[START MATERIAL TO PROCESS]
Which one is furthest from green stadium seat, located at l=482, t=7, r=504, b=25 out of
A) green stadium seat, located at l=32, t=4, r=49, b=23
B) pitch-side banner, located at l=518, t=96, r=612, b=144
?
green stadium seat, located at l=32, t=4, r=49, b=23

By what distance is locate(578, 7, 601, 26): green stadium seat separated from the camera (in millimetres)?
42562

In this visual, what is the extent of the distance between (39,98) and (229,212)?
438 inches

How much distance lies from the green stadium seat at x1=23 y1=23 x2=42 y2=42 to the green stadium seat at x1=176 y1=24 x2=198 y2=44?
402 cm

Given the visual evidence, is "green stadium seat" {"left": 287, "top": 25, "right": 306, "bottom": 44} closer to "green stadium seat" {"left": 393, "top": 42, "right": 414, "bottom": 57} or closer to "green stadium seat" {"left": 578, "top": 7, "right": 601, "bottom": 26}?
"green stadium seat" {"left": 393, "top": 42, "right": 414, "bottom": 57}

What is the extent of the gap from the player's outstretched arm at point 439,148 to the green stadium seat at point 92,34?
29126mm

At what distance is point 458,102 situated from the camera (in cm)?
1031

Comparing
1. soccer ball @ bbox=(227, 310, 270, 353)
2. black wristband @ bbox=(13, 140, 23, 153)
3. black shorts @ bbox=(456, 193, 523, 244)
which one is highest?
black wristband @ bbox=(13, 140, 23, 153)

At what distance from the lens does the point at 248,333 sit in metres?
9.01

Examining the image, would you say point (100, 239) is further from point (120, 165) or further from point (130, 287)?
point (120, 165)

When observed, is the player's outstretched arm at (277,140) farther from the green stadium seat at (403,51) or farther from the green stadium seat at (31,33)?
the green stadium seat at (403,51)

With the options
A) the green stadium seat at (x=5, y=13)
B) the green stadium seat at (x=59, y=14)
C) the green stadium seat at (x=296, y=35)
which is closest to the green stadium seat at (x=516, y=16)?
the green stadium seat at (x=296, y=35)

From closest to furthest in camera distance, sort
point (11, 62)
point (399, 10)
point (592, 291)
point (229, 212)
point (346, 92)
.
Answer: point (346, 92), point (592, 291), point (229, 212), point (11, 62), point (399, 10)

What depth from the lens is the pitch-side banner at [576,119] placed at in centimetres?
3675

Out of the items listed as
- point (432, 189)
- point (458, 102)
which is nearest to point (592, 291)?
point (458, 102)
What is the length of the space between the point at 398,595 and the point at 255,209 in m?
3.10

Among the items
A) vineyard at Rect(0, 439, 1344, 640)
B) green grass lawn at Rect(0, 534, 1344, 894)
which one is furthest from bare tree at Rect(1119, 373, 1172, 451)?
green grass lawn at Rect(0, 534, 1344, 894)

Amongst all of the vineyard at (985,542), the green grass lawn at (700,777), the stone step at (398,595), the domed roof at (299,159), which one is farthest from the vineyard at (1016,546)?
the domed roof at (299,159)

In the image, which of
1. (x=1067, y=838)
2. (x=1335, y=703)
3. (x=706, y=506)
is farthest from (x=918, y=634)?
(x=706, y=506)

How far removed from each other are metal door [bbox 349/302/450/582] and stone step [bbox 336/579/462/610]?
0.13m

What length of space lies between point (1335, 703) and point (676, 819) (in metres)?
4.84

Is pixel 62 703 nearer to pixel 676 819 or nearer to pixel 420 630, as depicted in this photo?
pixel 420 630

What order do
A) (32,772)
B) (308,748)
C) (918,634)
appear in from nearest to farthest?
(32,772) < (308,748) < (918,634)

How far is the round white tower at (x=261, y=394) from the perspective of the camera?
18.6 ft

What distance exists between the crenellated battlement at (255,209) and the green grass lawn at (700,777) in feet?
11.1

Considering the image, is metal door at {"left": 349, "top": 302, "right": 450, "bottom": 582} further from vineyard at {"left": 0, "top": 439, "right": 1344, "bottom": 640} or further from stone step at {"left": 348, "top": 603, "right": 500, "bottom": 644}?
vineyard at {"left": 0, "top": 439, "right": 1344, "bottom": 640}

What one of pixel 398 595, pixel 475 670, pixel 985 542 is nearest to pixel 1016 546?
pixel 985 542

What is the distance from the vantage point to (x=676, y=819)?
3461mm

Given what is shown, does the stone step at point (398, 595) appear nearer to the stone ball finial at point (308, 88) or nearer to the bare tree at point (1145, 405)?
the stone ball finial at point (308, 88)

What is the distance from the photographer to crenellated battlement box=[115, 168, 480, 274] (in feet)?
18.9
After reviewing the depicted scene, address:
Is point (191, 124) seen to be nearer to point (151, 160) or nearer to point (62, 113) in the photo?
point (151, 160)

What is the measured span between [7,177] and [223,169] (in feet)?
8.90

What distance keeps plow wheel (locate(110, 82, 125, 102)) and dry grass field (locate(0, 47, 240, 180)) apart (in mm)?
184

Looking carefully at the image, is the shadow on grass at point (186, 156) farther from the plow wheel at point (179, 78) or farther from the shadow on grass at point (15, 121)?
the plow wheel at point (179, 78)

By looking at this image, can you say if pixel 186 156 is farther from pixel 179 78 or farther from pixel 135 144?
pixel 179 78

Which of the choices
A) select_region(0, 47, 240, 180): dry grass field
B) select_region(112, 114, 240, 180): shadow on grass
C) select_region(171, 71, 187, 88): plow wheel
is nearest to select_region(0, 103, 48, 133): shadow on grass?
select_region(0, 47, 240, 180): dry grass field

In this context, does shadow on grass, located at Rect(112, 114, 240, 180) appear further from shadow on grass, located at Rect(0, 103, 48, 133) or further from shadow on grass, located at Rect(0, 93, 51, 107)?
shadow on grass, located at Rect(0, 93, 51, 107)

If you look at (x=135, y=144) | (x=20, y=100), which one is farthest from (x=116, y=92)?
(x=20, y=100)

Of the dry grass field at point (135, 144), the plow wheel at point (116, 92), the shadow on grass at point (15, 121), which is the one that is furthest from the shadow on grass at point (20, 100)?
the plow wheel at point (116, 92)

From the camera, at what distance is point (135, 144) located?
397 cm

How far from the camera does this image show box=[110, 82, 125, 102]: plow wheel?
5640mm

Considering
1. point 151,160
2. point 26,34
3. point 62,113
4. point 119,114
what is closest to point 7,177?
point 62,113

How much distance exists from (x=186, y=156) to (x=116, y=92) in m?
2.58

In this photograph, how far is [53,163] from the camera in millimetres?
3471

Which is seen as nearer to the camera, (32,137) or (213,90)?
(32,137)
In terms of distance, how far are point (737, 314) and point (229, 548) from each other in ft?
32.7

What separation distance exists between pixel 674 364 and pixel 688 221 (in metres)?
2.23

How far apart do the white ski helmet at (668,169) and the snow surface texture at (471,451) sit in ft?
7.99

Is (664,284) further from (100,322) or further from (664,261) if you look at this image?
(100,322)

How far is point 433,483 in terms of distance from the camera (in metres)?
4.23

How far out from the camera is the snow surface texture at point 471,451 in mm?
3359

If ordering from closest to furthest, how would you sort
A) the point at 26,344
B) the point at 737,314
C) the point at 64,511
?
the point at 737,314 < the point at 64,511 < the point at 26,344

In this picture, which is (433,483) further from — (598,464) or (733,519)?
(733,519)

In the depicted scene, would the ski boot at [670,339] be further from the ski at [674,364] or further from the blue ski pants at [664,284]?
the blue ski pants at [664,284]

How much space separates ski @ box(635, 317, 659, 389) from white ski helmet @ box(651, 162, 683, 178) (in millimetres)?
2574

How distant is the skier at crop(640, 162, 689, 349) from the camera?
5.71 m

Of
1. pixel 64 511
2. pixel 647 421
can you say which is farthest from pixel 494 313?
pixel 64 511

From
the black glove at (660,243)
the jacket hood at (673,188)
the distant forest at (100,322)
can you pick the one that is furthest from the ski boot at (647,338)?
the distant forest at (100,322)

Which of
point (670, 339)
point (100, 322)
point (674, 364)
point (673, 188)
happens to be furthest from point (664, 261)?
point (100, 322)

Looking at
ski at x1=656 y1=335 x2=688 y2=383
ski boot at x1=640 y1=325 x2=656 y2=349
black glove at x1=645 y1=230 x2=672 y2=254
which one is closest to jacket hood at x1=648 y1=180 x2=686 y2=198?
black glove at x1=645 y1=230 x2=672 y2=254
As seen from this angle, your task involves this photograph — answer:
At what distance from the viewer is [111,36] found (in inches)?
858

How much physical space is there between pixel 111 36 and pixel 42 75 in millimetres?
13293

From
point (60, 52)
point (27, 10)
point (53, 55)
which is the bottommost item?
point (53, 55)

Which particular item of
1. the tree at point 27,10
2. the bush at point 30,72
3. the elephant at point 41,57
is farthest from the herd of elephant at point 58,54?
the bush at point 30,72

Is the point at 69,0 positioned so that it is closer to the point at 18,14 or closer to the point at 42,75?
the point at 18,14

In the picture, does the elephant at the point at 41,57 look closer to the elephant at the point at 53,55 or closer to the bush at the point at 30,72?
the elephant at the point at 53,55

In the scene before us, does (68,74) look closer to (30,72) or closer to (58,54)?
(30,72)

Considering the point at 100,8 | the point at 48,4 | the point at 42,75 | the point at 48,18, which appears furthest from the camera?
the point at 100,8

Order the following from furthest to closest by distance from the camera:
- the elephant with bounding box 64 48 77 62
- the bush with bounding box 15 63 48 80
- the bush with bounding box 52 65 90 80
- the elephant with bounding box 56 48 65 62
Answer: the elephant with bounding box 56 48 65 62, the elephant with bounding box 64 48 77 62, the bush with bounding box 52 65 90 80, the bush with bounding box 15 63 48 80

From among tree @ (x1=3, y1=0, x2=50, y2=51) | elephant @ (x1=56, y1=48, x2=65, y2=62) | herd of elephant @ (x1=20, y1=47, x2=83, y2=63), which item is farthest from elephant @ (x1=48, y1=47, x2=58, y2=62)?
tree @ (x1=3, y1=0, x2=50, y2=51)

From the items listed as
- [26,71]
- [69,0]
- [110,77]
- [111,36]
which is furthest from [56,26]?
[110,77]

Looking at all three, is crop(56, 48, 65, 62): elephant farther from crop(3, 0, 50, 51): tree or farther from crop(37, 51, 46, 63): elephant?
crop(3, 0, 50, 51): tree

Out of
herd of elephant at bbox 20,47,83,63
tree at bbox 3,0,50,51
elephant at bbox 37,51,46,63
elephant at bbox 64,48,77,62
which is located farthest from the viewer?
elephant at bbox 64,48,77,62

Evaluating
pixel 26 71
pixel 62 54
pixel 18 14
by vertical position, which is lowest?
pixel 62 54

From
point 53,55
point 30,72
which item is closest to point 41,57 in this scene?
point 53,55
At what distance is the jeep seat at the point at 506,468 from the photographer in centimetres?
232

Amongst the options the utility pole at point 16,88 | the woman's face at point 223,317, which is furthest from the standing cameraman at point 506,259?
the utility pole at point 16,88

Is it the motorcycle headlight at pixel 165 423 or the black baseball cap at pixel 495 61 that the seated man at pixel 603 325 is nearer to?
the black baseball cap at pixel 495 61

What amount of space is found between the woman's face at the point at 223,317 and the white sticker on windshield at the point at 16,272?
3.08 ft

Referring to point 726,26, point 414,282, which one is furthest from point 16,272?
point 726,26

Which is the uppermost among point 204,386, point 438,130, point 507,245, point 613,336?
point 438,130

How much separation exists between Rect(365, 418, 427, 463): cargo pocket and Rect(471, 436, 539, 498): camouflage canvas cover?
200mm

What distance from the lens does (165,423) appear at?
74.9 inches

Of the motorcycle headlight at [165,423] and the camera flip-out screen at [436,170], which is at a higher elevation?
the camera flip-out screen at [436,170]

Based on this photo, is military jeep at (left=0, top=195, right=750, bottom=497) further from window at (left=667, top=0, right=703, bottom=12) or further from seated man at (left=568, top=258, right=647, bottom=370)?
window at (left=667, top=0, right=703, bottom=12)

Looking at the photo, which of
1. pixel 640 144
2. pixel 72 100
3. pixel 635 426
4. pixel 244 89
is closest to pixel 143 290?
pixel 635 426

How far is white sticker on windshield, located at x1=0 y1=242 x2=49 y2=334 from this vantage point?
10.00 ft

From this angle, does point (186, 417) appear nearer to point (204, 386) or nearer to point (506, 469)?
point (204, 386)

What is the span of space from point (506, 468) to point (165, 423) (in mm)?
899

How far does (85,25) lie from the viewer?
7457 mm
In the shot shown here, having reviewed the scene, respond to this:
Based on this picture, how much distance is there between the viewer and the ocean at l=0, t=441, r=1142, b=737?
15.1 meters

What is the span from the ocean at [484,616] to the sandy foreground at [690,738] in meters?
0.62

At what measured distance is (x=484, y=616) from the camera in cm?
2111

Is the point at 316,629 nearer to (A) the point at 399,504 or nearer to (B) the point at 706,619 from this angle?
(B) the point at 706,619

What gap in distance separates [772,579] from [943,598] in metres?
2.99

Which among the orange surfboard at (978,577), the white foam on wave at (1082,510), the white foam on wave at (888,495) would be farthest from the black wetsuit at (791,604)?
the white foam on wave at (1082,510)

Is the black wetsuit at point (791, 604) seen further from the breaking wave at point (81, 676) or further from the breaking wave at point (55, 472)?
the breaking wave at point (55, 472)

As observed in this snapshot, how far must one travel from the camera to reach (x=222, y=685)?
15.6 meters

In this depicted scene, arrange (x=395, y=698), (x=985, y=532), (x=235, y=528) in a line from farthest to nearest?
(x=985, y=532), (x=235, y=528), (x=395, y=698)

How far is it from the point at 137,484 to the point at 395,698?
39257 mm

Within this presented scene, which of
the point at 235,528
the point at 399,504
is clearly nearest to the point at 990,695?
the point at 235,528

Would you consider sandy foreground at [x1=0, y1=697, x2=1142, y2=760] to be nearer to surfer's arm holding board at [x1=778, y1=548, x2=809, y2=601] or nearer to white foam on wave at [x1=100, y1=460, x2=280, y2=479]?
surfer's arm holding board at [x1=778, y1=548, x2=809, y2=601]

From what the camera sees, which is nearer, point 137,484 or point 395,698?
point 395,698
[END MATERIAL TO PROCESS]
(WHAT TO DO)
Quote the material word for word, starting at the line that contains "Within this presented scene, which of" and ending at the final line of the material.

(REPLY TO THE TASK)
Within this presented scene, which of
the point at 235,528
the point at 399,504
is clearly nearest to the point at 990,695?
the point at 235,528

Would you consider sandy foreground at [x1=0, y1=697, x2=1142, y2=760] to be nearer to surfer's arm holding board at [x1=778, y1=548, x2=809, y2=601] or nearer to white foam on wave at [x1=100, y1=460, x2=280, y2=479]?
surfer's arm holding board at [x1=778, y1=548, x2=809, y2=601]

From what the camera sees, which is nearer, point 137,484 or point 395,698?
point 395,698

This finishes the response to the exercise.